Un barco se encargaba de remolcar a otro para que sirviera de blanco durante estas prácticas. Los superiores se situaban entonces junto a la torre de vigía de Cala Carril, en un pequeño trozo de tierra asfaltado que se convertía en palco privilegiado para supervisar si el proyectil daba en el blanco. "Ahora siguen viniendo Unidades de Infantería a hacer tiros de mortero", dice Palomo, "el campo de tiro sigue siendo el mar".
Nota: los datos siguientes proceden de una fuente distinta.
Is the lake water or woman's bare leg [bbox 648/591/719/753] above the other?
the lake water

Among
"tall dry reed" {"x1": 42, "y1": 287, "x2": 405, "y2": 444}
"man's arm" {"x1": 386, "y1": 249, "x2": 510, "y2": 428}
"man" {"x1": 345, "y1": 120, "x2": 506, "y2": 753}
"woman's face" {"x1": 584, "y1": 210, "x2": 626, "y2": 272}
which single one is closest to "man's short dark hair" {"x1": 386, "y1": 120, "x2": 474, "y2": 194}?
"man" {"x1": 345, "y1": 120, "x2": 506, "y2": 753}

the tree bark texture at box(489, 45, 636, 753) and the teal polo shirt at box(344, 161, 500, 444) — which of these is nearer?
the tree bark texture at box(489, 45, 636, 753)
El mar, los acantilados, la torre de vigía, el faro, el horizonte, la nada. Cabo Blanco, por sí solo y sin pensar en su historia, impresiona. Y más que debía hacerlo a aquellos que años ha les tocaba imaginaria. "Yo aquí estuve bien", asegura el teniente coronel Palomo, quien a pesar de todo admite que "se estaba algo solo, sin la familia". "Y sólo había un teléfono", añade.
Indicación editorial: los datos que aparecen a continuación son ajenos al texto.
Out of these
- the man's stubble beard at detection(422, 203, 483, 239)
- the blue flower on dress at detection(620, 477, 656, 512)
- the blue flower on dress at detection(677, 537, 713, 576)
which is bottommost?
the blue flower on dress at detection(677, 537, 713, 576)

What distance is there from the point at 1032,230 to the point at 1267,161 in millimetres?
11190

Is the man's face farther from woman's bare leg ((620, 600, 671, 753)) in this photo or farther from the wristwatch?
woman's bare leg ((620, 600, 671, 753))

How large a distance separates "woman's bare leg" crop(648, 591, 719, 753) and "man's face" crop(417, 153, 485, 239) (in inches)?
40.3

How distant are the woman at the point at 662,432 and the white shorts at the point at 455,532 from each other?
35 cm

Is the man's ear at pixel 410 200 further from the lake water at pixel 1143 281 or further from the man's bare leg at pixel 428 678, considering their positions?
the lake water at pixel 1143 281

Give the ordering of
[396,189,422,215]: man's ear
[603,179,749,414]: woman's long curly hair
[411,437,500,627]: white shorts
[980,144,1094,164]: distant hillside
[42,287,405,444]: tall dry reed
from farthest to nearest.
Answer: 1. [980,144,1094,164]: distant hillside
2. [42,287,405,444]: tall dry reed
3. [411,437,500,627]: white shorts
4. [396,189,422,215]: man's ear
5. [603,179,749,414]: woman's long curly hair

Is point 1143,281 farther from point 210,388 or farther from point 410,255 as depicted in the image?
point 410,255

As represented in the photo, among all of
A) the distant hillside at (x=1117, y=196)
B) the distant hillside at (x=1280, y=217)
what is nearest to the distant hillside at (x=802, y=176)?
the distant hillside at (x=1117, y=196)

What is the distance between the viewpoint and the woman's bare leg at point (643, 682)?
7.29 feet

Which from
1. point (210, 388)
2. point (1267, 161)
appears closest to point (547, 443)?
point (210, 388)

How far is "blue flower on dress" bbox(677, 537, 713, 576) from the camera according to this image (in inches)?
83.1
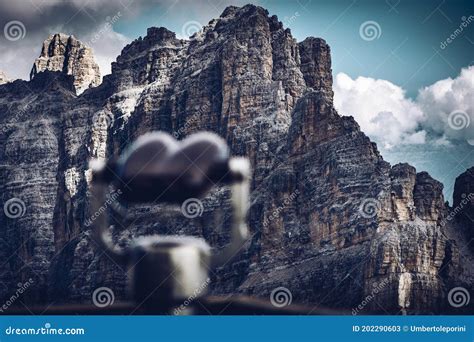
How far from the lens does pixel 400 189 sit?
144125 mm

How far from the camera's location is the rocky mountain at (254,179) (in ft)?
463

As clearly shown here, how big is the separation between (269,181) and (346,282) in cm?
1978

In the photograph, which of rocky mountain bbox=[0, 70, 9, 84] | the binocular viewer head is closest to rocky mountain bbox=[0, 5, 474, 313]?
the binocular viewer head

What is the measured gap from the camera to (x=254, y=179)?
157 metres

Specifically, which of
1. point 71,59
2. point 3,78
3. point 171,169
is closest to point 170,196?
point 171,169

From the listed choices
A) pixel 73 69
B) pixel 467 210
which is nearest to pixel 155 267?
Result: pixel 467 210

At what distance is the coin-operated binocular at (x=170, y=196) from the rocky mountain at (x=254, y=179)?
1681 mm

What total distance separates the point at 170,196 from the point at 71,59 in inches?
1657

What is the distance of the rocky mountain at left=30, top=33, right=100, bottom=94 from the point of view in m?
192

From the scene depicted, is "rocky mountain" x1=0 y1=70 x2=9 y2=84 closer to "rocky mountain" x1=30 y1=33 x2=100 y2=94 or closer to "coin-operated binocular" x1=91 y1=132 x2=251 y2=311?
"rocky mountain" x1=30 y1=33 x2=100 y2=94

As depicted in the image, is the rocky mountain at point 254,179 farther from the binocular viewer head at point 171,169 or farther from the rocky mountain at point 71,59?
Result: the binocular viewer head at point 171,169

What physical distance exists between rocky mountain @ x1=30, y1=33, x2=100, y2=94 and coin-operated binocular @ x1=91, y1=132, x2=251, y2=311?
29614 millimetres

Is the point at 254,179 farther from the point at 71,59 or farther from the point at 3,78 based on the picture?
the point at 3,78

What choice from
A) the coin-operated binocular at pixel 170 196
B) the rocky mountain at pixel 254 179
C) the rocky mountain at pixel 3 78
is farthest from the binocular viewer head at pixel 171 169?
the rocky mountain at pixel 3 78
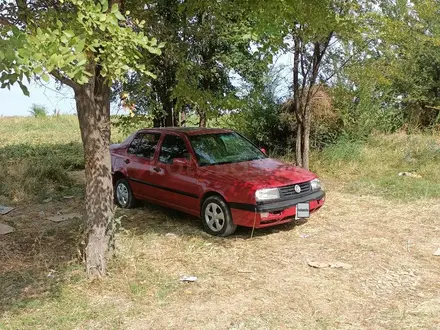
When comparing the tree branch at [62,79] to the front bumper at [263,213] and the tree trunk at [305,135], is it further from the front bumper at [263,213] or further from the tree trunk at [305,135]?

Desde 1994 allí no se oye ni un tiro (a excepción quizá de algún cazador). Los habitantes del bosque y del fondo marino seguro que lo agradecen, aunque su calma no es total pues de vez en cuando aún aparecen compañías para hacer maniobras. El pasado miércoles, y bajo un sol de excepción, el capitán Frau y sus hombres andaban por allí, practicando el combate en zona urbanizada, una maniobra que actualmente es vital tener bien ensayada y controlada. "Además, con los túneles aquí podemos practicar como si fuera el subsuelo de una ciudad, es muy práctico", razona el capitán Frau.
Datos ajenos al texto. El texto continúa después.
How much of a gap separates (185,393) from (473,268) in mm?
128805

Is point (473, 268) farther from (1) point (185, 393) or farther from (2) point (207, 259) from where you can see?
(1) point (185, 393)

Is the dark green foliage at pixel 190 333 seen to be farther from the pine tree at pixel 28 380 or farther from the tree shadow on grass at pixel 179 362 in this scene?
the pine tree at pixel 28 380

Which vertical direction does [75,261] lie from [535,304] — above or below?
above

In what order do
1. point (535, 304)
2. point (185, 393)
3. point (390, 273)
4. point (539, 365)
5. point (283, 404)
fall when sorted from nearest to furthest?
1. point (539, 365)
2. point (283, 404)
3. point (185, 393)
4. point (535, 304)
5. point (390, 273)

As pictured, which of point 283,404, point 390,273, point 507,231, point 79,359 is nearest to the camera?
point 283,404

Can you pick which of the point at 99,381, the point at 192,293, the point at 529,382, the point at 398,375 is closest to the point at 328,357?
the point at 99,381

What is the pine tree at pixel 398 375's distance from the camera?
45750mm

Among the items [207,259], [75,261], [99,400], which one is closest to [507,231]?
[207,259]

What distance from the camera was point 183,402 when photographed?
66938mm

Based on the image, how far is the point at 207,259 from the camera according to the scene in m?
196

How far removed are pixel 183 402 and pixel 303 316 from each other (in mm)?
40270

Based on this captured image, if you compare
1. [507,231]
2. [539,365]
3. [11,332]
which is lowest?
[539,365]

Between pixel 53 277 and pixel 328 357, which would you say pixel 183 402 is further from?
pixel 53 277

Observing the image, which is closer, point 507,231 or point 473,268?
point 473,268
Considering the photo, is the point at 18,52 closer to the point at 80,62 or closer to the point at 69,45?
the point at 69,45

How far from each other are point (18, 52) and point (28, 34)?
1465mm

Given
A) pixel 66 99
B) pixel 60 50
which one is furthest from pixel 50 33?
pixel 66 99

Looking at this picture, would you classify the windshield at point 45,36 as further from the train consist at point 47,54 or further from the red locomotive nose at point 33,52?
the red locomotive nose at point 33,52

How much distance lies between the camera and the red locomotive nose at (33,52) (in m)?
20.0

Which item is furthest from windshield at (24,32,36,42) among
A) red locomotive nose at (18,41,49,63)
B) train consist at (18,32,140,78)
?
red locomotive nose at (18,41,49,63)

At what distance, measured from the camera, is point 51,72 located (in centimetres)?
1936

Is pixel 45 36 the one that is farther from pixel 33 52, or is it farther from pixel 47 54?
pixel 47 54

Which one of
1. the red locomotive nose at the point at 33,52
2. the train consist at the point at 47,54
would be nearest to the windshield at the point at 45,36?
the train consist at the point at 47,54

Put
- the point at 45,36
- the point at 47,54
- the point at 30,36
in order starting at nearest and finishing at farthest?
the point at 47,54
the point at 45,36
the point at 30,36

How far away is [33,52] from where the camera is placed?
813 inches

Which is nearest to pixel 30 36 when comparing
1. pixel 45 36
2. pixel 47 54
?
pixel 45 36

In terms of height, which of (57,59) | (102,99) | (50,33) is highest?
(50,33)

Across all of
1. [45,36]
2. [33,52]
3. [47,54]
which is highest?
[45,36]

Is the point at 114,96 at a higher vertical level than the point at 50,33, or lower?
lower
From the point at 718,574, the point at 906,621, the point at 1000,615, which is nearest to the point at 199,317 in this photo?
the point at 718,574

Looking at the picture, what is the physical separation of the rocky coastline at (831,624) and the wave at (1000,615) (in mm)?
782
El teniente coronel Ortiz, responsable de comunicación, explica que es importante "poder cambiar de escenario para hacer las maniobras". Y escenarios van quedando cada vez menos. Basta fijarse en el caso de las baterías de costa. Antes, había casi una veintena en Mallorca: Sa Fortalesa, Muleta, Banc d´Eivissa, Cala Figuera, Illetes, Can Pastilla, Cap Enderrocat, Cap Regana, Punta Llobera, Cap Salines, S´Horta, Na Penyol, S´Aigua Dolça, Aucanada, Cap Gros, Refeubeix, Cabo Blanco, Cala Carril y Cap de Pinar. Ahora, sólo les quedan estas cuatro últimas, además del acuartelamiento Jaume II (antigua base General Asensio). No todas están vetadas al público. Por ejemplo, según informó esta semana la conselleria de Medio Ambiente, el Cap de Pinar, que está en Alcúdia y tiene una extensión de un millón de metros cuadrados e incluye calas vírgenes, podrá visitarse a partir de este verano.

El resto de terrenos han sido vendidos, cedidos o devueltos a sus propietarios en los últimos años por parte del ministerio de Defensa. El último fue el de Cap Salina, de 23.114 metros cuadros, que Kühn&Partner se adjudicó en subasta en 2007. En septiembre de 2010, un fallo dio la razón a la familia March, que tras la subasta reclamó la propiedad de la batería, ya que había sido cedida en 1955 para un uso estrictamente militar.

El ejército ha ido perdiendo sus terrenos costeros en la isla, donde antes se preparaban para cualquier eventual ataque, pero a los nostálgicos todavía les queda, además del magnífico Museo San Carlos, el horizonte de Cabo Blanco. Infinito, impresionante y, en parte, militar.